I posted on this somewhere. Based on my inspection, *all code is added the the PE file - even uncalled methods and even in Release. So unless I was not seeing things correctly, the best way to shrink is add the code your project, and Trim out any unused code manually.

So on a new project, add your favorite extention class. Create your project. Then trim out unused extention methods before release.


#19

@ William, correct, the entire assembly will be added.

It concerns me that deployment footprint optimizations are the first thing some people seem to want to do. Unless it is needed, you are just creating more work for yourself than needed. Yes, if you NEED to shrink the size of the deployment, copy the source files you NEED directly into you own project.

This goes against just about every software development best practice there is (code duplication typically = bad code smell), but yes you can do that if you want. Not sure why you would waste your time and customers money by copying it out and re-testing it all (as you would need/should to do for a commercial release) unless absolutely necessary. Then next month when a fix comes out, you need to find the details of the fix, and incorporate that into the version that you copied out - which may be 3 or 4 versions old, and re-test everything again.
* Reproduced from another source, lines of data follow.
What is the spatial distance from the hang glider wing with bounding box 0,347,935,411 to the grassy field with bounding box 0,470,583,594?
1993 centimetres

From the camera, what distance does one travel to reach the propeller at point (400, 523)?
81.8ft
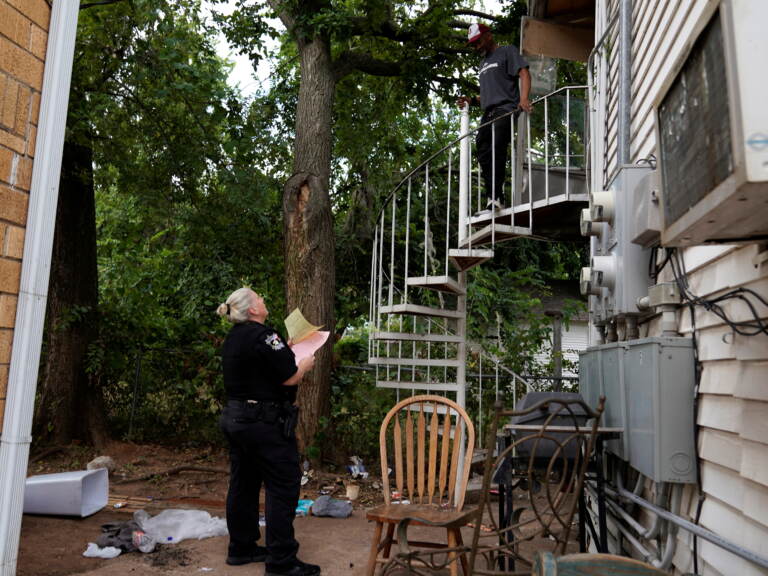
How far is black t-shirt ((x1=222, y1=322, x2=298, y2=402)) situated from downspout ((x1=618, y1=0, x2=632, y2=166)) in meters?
2.40

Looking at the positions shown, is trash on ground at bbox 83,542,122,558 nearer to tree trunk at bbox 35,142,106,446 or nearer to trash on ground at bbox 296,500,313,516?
trash on ground at bbox 296,500,313,516

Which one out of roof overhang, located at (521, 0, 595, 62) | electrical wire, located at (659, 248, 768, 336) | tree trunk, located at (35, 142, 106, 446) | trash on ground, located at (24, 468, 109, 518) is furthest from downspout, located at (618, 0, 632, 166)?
tree trunk, located at (35, 142, 106, 446)

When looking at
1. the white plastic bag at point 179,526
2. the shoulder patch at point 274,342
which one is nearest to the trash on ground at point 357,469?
the white plastic bag at point 179,526

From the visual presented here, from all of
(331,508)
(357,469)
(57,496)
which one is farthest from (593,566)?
(357,469)

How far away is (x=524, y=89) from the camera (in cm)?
653

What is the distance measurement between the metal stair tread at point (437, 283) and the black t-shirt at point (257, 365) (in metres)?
2.84

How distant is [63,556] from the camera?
458cm

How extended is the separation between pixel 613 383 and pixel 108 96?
675 cm

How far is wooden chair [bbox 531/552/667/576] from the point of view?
206 cm

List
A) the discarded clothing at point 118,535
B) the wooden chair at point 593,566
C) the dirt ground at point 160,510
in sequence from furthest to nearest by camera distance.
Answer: the discarded clothing at point 118,535 → the dirt ground at point 160,510 → the wooden chair at point 593,566

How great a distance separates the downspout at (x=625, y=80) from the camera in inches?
176

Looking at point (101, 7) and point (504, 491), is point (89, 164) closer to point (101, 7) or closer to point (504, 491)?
point (101, 7)

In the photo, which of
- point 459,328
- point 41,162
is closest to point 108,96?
point 459,328

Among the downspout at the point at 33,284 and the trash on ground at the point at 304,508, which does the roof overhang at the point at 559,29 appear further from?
the downspout at the point at 33,284
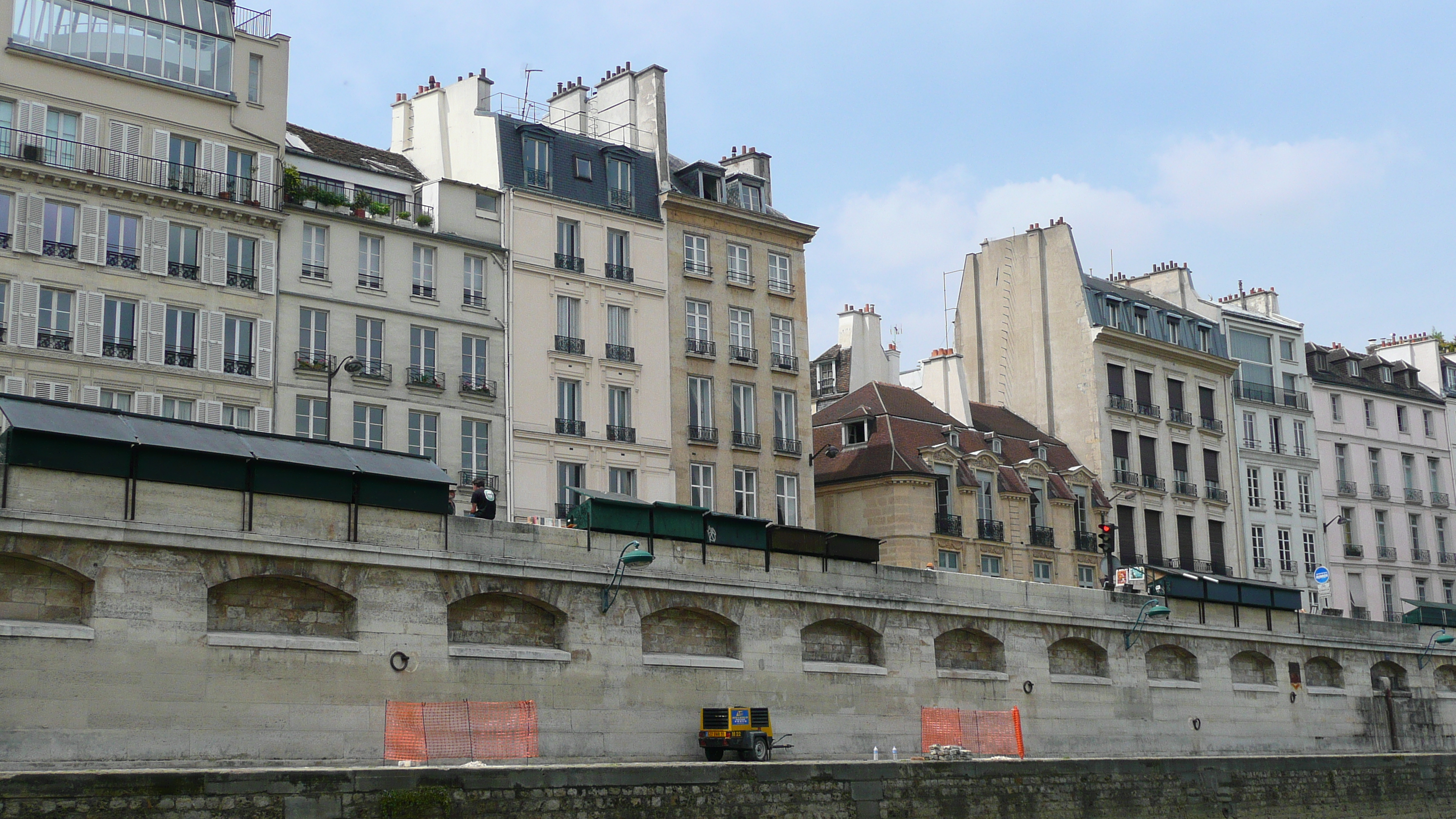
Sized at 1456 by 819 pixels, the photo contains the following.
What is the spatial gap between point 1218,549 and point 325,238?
119 ft

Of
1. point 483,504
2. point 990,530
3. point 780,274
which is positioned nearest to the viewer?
point 483,504

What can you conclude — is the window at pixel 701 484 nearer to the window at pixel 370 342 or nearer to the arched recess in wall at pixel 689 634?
the window at pixel 370 342

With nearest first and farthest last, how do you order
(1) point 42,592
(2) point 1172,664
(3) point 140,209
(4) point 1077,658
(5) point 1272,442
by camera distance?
1. (1) point 42,592
2. (3) point 140,209
3. (4) point 1077,658
4. (2) point 1172,664
5. (5) point 1272,442

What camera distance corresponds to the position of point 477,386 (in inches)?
1628

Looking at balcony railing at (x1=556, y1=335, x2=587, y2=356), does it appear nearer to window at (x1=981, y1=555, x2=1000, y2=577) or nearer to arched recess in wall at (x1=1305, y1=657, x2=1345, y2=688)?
window at (x1=981, y1=555, x2=1000, y2=577)

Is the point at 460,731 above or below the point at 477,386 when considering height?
below

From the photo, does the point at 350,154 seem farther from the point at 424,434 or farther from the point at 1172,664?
the point at 1172,664

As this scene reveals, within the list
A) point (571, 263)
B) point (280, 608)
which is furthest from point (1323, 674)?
point (280, 608)

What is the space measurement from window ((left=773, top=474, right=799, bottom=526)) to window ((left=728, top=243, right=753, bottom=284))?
5.98 meters

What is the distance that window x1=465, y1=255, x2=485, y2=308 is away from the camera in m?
42.1

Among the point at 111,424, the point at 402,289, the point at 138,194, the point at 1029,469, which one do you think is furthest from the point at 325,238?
the point at 1029,469

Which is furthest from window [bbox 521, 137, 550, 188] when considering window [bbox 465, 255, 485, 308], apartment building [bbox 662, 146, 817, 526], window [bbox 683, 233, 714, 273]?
window [bbox 683, 233, 714, 273]

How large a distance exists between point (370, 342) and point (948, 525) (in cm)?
1975

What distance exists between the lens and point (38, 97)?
3538 centimetres
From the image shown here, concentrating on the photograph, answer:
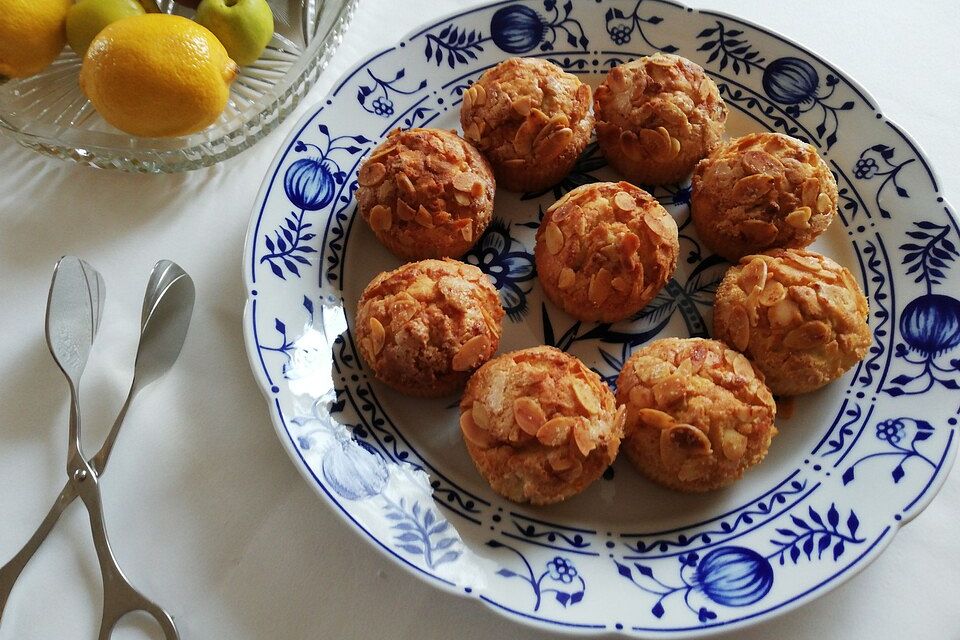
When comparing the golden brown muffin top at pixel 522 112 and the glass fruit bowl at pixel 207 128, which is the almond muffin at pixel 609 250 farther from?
the glass fruit bowl at pixel 207 128

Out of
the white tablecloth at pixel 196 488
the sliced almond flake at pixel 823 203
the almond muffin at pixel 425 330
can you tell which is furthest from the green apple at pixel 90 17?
the sliced almond flake at pixel 823 203

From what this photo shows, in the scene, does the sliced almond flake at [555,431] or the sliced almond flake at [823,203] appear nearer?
the sliced almond flake at [555,431]

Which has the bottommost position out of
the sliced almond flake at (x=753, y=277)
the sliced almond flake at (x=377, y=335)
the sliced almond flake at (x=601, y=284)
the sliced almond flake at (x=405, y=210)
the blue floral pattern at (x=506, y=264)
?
the sliced almond flake at (x=377, y=335)

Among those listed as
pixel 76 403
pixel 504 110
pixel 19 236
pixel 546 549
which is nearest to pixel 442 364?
pixel 546 549

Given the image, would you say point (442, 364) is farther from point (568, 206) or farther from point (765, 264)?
point (765, 264)

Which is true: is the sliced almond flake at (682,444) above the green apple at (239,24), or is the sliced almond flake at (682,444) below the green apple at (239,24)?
below
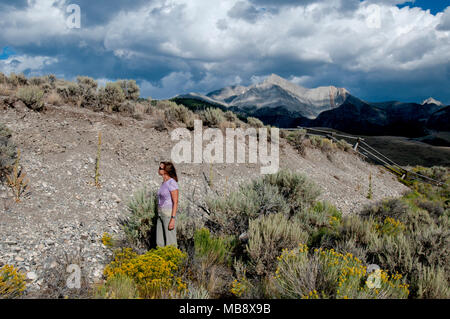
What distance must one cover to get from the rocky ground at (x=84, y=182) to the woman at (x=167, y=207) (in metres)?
1.06

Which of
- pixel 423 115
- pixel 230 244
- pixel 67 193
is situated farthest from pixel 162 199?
pixel 423 115

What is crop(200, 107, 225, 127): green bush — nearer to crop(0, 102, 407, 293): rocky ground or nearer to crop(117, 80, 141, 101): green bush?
crop(0, 102, 407, 293): rocky ground

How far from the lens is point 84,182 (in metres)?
7.05

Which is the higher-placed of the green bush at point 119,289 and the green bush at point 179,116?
the green bush at point 179,116

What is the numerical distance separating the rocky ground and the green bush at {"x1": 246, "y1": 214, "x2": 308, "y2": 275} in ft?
7.03

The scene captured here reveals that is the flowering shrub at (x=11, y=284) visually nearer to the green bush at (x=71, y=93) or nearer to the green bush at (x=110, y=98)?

Oh and you need to do that fix across all the projects you copied the code into. Yuck.

So to save a couple of KB in deployment footprint, at consultant rates, you have cost the client an additional couple of thousand dollars in effort at a minimum, added time to the delivery schedule, and given yourself a future headache since you are now the owner of the code and responsible to update it to incorporate any fixes / optimizations others, or your client finds.

Lets not forget that .NET has the concept of assemblies/libraries for a reason, to promote reuse, encapsulation and separation of concerns between components. If you copy everything into one assembly you loose those benefits and your code will become a maintenance nightmare.

I’m not saying never copy code into you own project, but it shouldn’t be the first thing you do, and you should have a (good) reason behind it. My 2c :slight_smile:


#20

So I am going to generalize a little here. People here come from one of two camps. Sometimes from both converging here.

Embedded Code people. You have to make a small footprint as possible. Do your task as efficient as possible while taking up as little space as possible. It either works or it doesn’t. If you can’t flip the bit then it must be a hardware failure.

.NET coders use to desktop world. Space is not a care like it was in the old days since the framework itself is 35+ meg of stuff. Whats another 3 meg in dlls. Even if I only use 12k of it. Some failures are completely out of your control so you have to trap more and find the right way around issues.

Both groups have a place and each group can learn from each other. Any assembly will likely have to make compromises for both groups. It can be done with the way the assembly is made. Split it out into its important groups so you can include what only is needed. Provide the code so it can be copied into the programmers project(s). Microsoft know this that is why .NET is created from the ground for this environment. It must be compact and fast. Reusable code in the embedded world is very important and is normally used by everyone here. Just maybe not in the way of the desktop world.

If i sound biased here i am not. I have worked both sides of this coin for longer then I care to admit.